Restructuring: The reorganization of a company to improve profits and reduce costs.
Return on Equity: Measures the return of the investment to the stockholders. It is calculated by dividing net income after taxes by stockholder’s equity.
S&P 500: Standard and Poor’s benchmark indicator of 500 stocks. It is a market capitalization weighted index often used as an index against which money managers measure their performance. Because the index is weighted by market capitalization, it is primarily composed of large capitalization companies.
Security: Piece of paper that proves ownership of stocks, bonds and other investments.
Short selling: Selling stocks you don’t own (borrowed stocks), anticipating they will go down in price, buying them back at a lower price and thus profiting from the transaction.
Stock split: More stocks are distributed, but the value also adjusts accordingly. For example, in a 2 for 1 split you now have twice as many stocks, but each stock has halved in value. In a reverse split your stocks would double in value, but you would have half as many. Companies often declare stock splits to bring prices back to more reasonable levels, making them more attractive investments to the average individual.
Stockholder’s Equity: The stockholder’s ownership of the company (also called net worth). It is calculated by subtracting liabilities from assets.
Stop Order: An order given to a broker to execute a trade in a futures interest when the contract price reaches the specified stop order price. Stop orders become market orders when the stop price is reached.
Tightening: A term used to describe the Fed’s decision to restrict the money supply thus making credit harder to obtain. This usually leads to an increase in interest rates. The opposite action is called easing.
Trailing Earnings: A company’s earnings for the previous 12 months.
Underwriter: The party that guarantees the proceeds to the firm from a security sale, thereby in effect taking ownership of the securities. Or, stated differently, a firm, usually an investment bank, that buys an issue of securities from a company and resells it to investors.

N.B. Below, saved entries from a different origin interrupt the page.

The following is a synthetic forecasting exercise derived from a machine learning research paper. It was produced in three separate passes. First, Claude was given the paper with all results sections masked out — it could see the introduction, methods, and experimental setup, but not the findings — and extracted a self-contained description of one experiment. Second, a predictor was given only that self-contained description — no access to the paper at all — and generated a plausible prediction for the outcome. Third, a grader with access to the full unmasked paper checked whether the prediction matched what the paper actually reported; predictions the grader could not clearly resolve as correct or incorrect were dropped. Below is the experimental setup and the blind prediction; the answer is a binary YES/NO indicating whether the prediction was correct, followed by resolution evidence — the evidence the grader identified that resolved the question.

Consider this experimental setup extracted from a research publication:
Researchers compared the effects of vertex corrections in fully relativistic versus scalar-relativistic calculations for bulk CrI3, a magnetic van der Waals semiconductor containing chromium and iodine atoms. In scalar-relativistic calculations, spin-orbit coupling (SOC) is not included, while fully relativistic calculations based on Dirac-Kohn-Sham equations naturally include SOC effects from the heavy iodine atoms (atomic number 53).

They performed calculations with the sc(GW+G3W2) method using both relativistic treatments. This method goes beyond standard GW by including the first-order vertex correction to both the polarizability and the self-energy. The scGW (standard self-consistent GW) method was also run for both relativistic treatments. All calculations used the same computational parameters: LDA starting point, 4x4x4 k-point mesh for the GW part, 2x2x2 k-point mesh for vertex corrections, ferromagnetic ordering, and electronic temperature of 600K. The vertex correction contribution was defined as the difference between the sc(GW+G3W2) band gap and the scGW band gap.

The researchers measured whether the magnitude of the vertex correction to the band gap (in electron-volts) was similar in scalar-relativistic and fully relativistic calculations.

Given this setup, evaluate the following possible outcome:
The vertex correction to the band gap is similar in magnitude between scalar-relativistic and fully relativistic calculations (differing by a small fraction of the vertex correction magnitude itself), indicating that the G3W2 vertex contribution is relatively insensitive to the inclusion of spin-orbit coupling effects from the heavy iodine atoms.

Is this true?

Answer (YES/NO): NO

Value Investing: Investing in undervalued stocks, usually those stocks with low P/E multiples, low price to book ratios, and those with assets considered undervalued by the market.
Value Stocks: Stocks with low P/E multiples, low price to book ratios, and those with assets considered undervalued by the market.
Warrants: A long-term option to purchase a specified number of shares at a specific price during a specific time period. Warrants are typically used to increase the marketability of stock offerings.
Working Capital: Current assets minus current liabilities. Refers to the excess of resources over obligations.
Yield: The return on an investment, usually expressed as a percentage.